Klarna denied claims that its fraud checks and controls were more lax than those of banks, while Afterpay said it has “extensive back-end fraud procedures” to verify new users.
Goschock said scammers in the US are using such services to take advantage of supply shortages. He cited the example of criminals getting PlayStation 5 consoles on BNPL and flipping them online at exorbitant prices to make a profit.
Since BNPL services let users spread their purchases over four equal installments, fraudsters are able to pay only 25% of the base price — about $125 for the PS5 — and avoid paying the rest, said Archos Labs CEO. he said.
Archos Labs says its main customers include financial institutions, tech giants and video game companies. The firm’s clients include Microsoft and PayPal, the latter of which offers its own BNPL product.
Experts say another reason BNPL systems are being targeted is their popularity – it is all too easy to go unnoticed in a sea of others applying for credits.
“If you want to survive in the payments business, you have to grow very quickly,” Rehak said.
According to Rehak, it’s not just individuals who are working to defraud these services. Criminals are also taking the help of others to cheat the system, offering their knowledge of committing fraud on a large scale.
BNPL fraud warnings are especially timely as Black Friday kicks off the important holiday shopping season next week.
“There’s a huge amount of fraud lurking out there because they always lower their security checks during those incidents because they don’t want it to affect sales,” Gotchock said.
Unlike credit card companies, the bulk of BNPL companies’ revenue comes from merchants. Companies like Klarna and Afterpay charge retailers a small fee on all transactions processed through their platforms.
The major selling point for merchants is that they often see an increase in their sales volume. This has given rise to concerns that BNPL schemes are encouraging consumers to live beyond their means.
Gotchock said retailers are generally happy to accept some level of fraud as a price to do business.
Klarna’s UK head Alex Marsh said the firm conducts “advanced and comprehensive investigations, internally and externally.”
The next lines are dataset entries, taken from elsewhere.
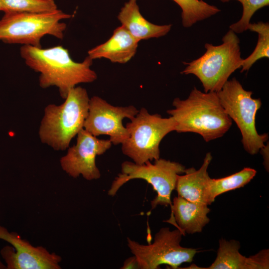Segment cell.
I'll return each instance as SVG.
<instances>
[{
	"instance_id": "6da1fadb",
	"label": "cell",
	"mask_w": 269,
	"mask_h": 269,
	"mask_svg": "<svg viewBox=\"0 0 269 269\" xmlns=\"http://www.w3.org/2000/svg\"><path fill=\"white\" fill-rule=\"evenodd\" d=\"M20 53L25 64L40 73V86L57 87L64 99L69 90L77 85L93 82L97 78L90 68L92 59L88 56L83 62H76L72 59L68 50L61 45L44 49L23 45Z\"/></svg>"
},
{
	"instance_id": "7a4b0ae2",
	"label": "cell",
	"mask_w": 269,
	"mask_h": 269,
	"mask_svg": "<svg viewBox=\"0 0 269 269\" xmlns=\"http://www.w3.org/2000/svg\"><path fill=\"white\" fill-rule=\"evenodd\" d=\"M172 105L167 113L176 123L175 131L196 133L206 142L223 136L232 124L216 92H202L194 87L187 99L176 98Z\"/></svg>"
},
{
	"instance_id": "3957f363",
	"label": "cell",
	"mask_w": 269,
	"mask_h": 269,
	"mask_svg": "<svg viewBox=\"0 0 269 269\" xmlns=\"http://www.w3.org/2000/svg\"><path fill=\"white\" fill-rule=\"evenodd\" d=\"M89 101L85 89L75 87L69 90L63 104L47 106L38 132L41 142L55 150L68 148L72 138L84 128Z\"/></svg>"
},
{
	"instance_id": "277c9868",
	"label": "cell",
	"mask_w": 269,
	"mask_h": 269,
	"mask_svg": "<svg viewBox=\"0 0 269 269\" xmlns=\"http://www.w3.org/2000/svg\"><path fill=\"white\" fill-rule=\"evenodd\" d=\"M219 45L206 43L204 54L190 62L181 72L196 76L202 84L205 92L219 91L231 75L242 67L240 39L232 29L222 38Z\"/></svg>"
},
{
	"instance_id": "5b68a950",
	"label": "cell",
	"mask_w": 269,
	"mask_h": 269,
	"mask_svg": "<svg viewBox=\"0 0 269 269\" xmlns=\"http://www.w3.org/2000/svg\"><path fill=\"white\" fill-rule=\"evenodd\" d=\"M71 17L58 9L43 12L4 13L0 20V40L40 48L41 39L45 35L62 39L66 24L61 20Z\"/></svg>"
},
{
	"instance_id": "8992f818",
	"label": "cell",
	"mask_w": 269,
	"mask_h": 269,
	"mask_svg": "<svg viewBox=\"0 0 269 269\" xmlns=\"http://www.w3.org/2000/svg\"><path fill=\"white\" fill-rule=\"evenodd\" d=\"M252 94V91L244 89L236 78L228 80L217 92L225 112L241 132L244 149L255 155L266 145L269 135L259 134L256 129V116L262 101L260 98H253Z\"/></svg>"
},
{
	"instance_id": "52a82bcc",
	"label": "cell",
	"mask_w": 269,
	"mask_h": 269,
	"mask_svg": "<svg viewBox=\"0 0 269 269\" xmlns=\"http://www.w3.org/2000/svg\"><path fill=\"white\" fill-rule=\"evenodd\" d=\"M126 127L129 136L122 144V152L134 162L141 164L160 158V142L168 134L175 131L176 123L171 116L164 118L141 108Z\"/></svg>"
},
{
	"instance_id": "ba28073f",
	"label": "cell",
	"mask_w": 269,
	"mask_h": 269,
	"mask_svg": "<svg viewBox=\"0 0 269 269\" xmlns=\"http://www.w3.org/2000/svg\"><path fill=\"white\" fill-rule=\"evenodd\" d=\"M186 168L181 163L163 158L147 161L141 164L125 161L122 163L121 172L115 178L108 190L109 196H115L119 189L129 181L141 179L150 184L157 195L151 201V209L158 205H171V195L175 189L177 176Z\"/></svg>"
},
{
	"instance_id": "9c48e42d",
	"label": "cell",
	"mask_w": 269,
	"mask_h": 269,
	"mask_svg": "<svg viewBox=\"0 0 269 269\" xmlns=\"http://www.w3.org/2000/svg\"><path fill=\"white\" fill-rule=\"evenodd\" d=\"M183 235L177 228L171 231L163 227L155 235L152 243L142 245L128 238L127 244L140 269H158L161 265L176 269L183 263H191L198 252L180 245Z\"/></svg>"
},
{
	"instance_id": "30bf717a",
	"label": "cell",
	"mask_w": 269,
	"mask_h": 269,
	"mask_svg": "<svg viewBox=\"0 0 269 269\" xmlns=\"http://www.w3.org/2000/svg\"><path fill=\"white\" fill-rule=\"evenodd\" d=\"M138 111L134 106H114L98 96H93L90 99L84 129L97 137L108 135L112 144H122L129 136L123 121L125 118L131 120Z\"/></svg>"
},
{
	"instance_id": "8fae6325",
	"label": "cell",
	"mask_w": 269,
	"mask_h": 269,
	"mask_svg": "<svg viewBox=\"0 0 269 269\" xmlns=\"http://www.w3.org/2000/svg\"><path fill=\"white\" fill-rule=\"evenodd\" d=\"M0 239L11 246L0 251L6 269H60L61 257L42 246H33L14 232L0 225Z\"/></svg>"
},
{
	"instance_id": "7c38bea8",
	"label": "cell",
	"mask_w": 269,
	"mask_h": 269,
	"mask_svg": "<svg viewBox=\"0 0 269 269\" xmlns=\"http://www.w3.org/2000/svg\"><path fill=\"white\" fill-rule=\"evenodd\" d=\"M112 144L109 139H99L83 128L77 134L76 144L69 147L66 154L60 158L61 168L73 178L82 175L89 181L99 179L101 173L96 157L104 154Z\"/></svg>"
},
{
	"instance_id": "4fadbf2b",
	"label": "cell",
	"mask_w": 269,
	"mask_h": 269,
	"mask_svg": "<svg viewBox=\"0 0 269 269\" xmlns=\"http://www.w3.org/2000/svg\"><path fill=\"white\" fill-rule=\"evenodd\" d=\"M240 243L235 240L221 239L217 256L208 267L201 268L192 264L186 269H268L269 250L264 249L247 257L239 252Z\"/></svg>"
},
{
	"instance_id": "5bb4252c",
	"label": "cell",
	"mask_w": 269,
	"mask_h": 269,
	"mask_svg": "<svg viewBox=\"0 0 269 269\" xmlns=\"http://www.w3.org/2000/svg\"><path fill=\"white\" fill-rule=\"evenodd\" d=\"M171 217L166 221L173 224L184 235L202 232L210 221V209L204 204L193 202L178 196L170 205Z\"/></svg>"
},
{
	"instance_id": "9a60e30c",
	"label": "cell",
	"mask_w": 269,
	"mask_h": 269,
	"mask_svg": "<svg viewBox=\"0 0 269 269\" xmlns=\"http://www.w3.org/2000/svg\"><path fill=\"white\" fill-rule=\"evenodd\" d=\"M139 42L121 25L107 41L90 49L88 56L92 60L104 58L114 63H125L135 55Z\"/></svg>"
},
{
	"instance_id": "2e32d148",
	"label": "cell",
	"mask_w": 269,
	"mask_h": 269,
	"mask_svg": "<svg viewBox=\"0 0 269 269\" xmlns=\"http://www.w3.org/2000/svg\"><path fill=\"white\" fill-rule=\"evenodd\" d=\"M212 159L210 152L206 153L200 168L186 169L184 174L177 176L175 190L178 196L193 202L210 205L208 195L210 177L208 168Z\"/></svg>"
},
{
	"instance_id": "e0dca14e",
	"label": "cell",
	"mask_w": 269,
	"mask_h": 269,
	"mask_svg": "<svg viewBox=\"0 0 269 269\" xmlns=\"http://www.w3.org/2000/svg\"><path fill=\"white\" fill-rule=\"evenodd\" d=\"M137 0H129L121 8L118 19L130 33L139 41L166 35L172 25H156L147 21L140 12Z\"/></svg>"
},
{
	"instance_id": "ac0fdd59",
	"label": "cell",
	"mask_w": 269,
	"mask_h": 269,
	"mask_svg": "<svg viewBox=\"0 0 269 269\" xmlns=\"http://www.w3.org/2000/svg\"><path fill=\"white\" fill-rule=\"evenodd\" d=\"M256 173L255 169L245 167L240 171L226 177L217 179L210 178L208 189L209 204H211L218 196L244 187L253 179Z\"/></svg>"
},
{
	"instance_id": "d6986e66",
	"label": "cell",
	"mask_w": 269,
	"mask_h": 269,
	"mask_svg": "<svg viewBox=\"0 0 269 269\" xmlns=\"http://www.w3.org/2000/svg\"><path fill=\"white\" fill-rule=\"evenodd\" d=\"M182 9V23L184 27H190L198 21L207 19L219 11L217 6L203 0H173Z\"/></svg>"
},
{
	"instance_id": "ffe728a7",
	"label": "cell",
	"mask_w": 269,
	"mask_h": 269,
	"mask_svg": "<svg viewBox=\"0 0 269 269\" xmlns=\"http://www.w3.org/2000/svg\"><path fill=\"white\" fill-rule=\"evenodd\" d=\"M248 29L258 33V40L254 51L247 58L243 59L241 72L248 71L257 60L269 57V23L262 21L250 23Z\"/></svg>"
},
{
	"instance_id": "44dd1931",
	"label": "cell",
	"mask_w": 269,
	"mask_h": 269,
	"mask_svg": "<svg viewBox=\"0 0 269 269\" xmlns=\"http://www.w3.org/2000/svg\"><path fill=\"white\" fill-rule=\"evenodd\" d=\"M2 11L9 12H43L57 9L54 0H0Z\"/></svg>"
},
{
	"instance_id": "7402d4cb",
	"label": "cell",
	"mask_w": 269,
	"mask_h": 269,
	"mask_svg": "<svg viewBox=\"0 0 269 269\" xmlns=\"http://www.w3.org/2000/svg\"><path fill=\"white\" fill-rule=\"evenodd\" d=\"M222 2H228L230 0H220ZM243 6V13L241 19L230 26L236 33H242L248 29L250 19L255 12L260 8L269 4V0H237Z\"/></svg>"
},
{
	"instance_id": "603a6c76",
	"label": "cell",
	"mask_w": 269,
	"mask_h": 269,
	"mask_svg": "<svg viewBox=\"0 0 269 269\" xmlns=\"http://www.w3.org/2000/svg\"><path fill=\"white\" fill-rule=\"evenodd\" d=\"M121 269H139L138 263L136 257L134 256L127 259L124 262Z\"/></svg>"
},
{
	"instance_id": "cb8c5ba5",
	"label": "cell",
	"mask_w": 269,
	"mask_h": 269,
	"mask_svg": "<svg viewBox=\"0 0 269 269\" xmlns=\"http://www.w3.org/2000/svg\"><path fill=\"white\" fill-rule=\"evenodd\" d=\"M261 154L263 156L264 159V165L266 170L269 172V143L268 145H265L263 147H262L260 150Z\"/></svg>"
},
{
	"instance_id": "d4e9b609",
	"label": "cell",
	"mask_w": 269,
	"mask_h": 269,
	"mask_svg": "<svg viewBox=\"0 0 269 269\" xmlns=\"http://www.w3.org/2000/svg\"><path fill=\"white\" fill-rule=\"evenodd\" d=\"M0 269H6V266L1 262L0 257Z\"/></svg>"
},
{
	"instance_id": "484cf974",
	"label": "cell",
	"mask_w": 269,
	"mask_h": 269,
	"mask_svg": "<svg viewBox=\"0 0 269 269\" xmlns=\"http://www.w3.org/2000/svg\"><path fill=\"white\" fill-rule=\"evenodd\" d=\"M0 11H2V8H1L0 3Z\"/></svg>"
}]
</instances>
“These comments, based on comments from other BNPL firms, bear no resemblance to Klarna’s business or fraud prevention capabilities,” Marsh said. “Our fraud rate is half that of credit card fraud and we have far more sophisticated technology in our checkout and products than banks and credit card issuers.
“We work more closely with merchants than the average bank or credit card issuer, which means we get a richer level of product data to provide stronger and more dynamic security than older payment methods like credit cards. Is.”
Afterpay said managing fraud was a “top priority” for the company and losses as a result of fraud accounted for less than 1% of its global sales in the last fiscal year.
“Our risk management system is based on market-leading proprietary machine learning algorithms that are continuously adjusted to counter any potential threats,” Rich Baer, UK Country Manager, Clearpay, Afterpay’s international division, told Businesshala .
“Our global risk team is very close to any potential attack or loss abnormality and responds rapidly to keep both our customers and merchants safe at all times.”
The BNPL sector has attracted interest from major corporations, with companies such as PayPal and Square jostling for a role in the space. PayPal began offering its own BNPL facility last year, while Square recently agreed to acquire Afterpay for $29 billion.
Also, the rapid growth of the industry is worrying the regulators. The UK government wants to bring BNPL products under regulatory oversight, and is currently running a consultation to determine how to proceed with its plans.
For their part, BNPL platforms such as Klarna and Afterpay say they would welcome regulation as long as it is “proportionate”.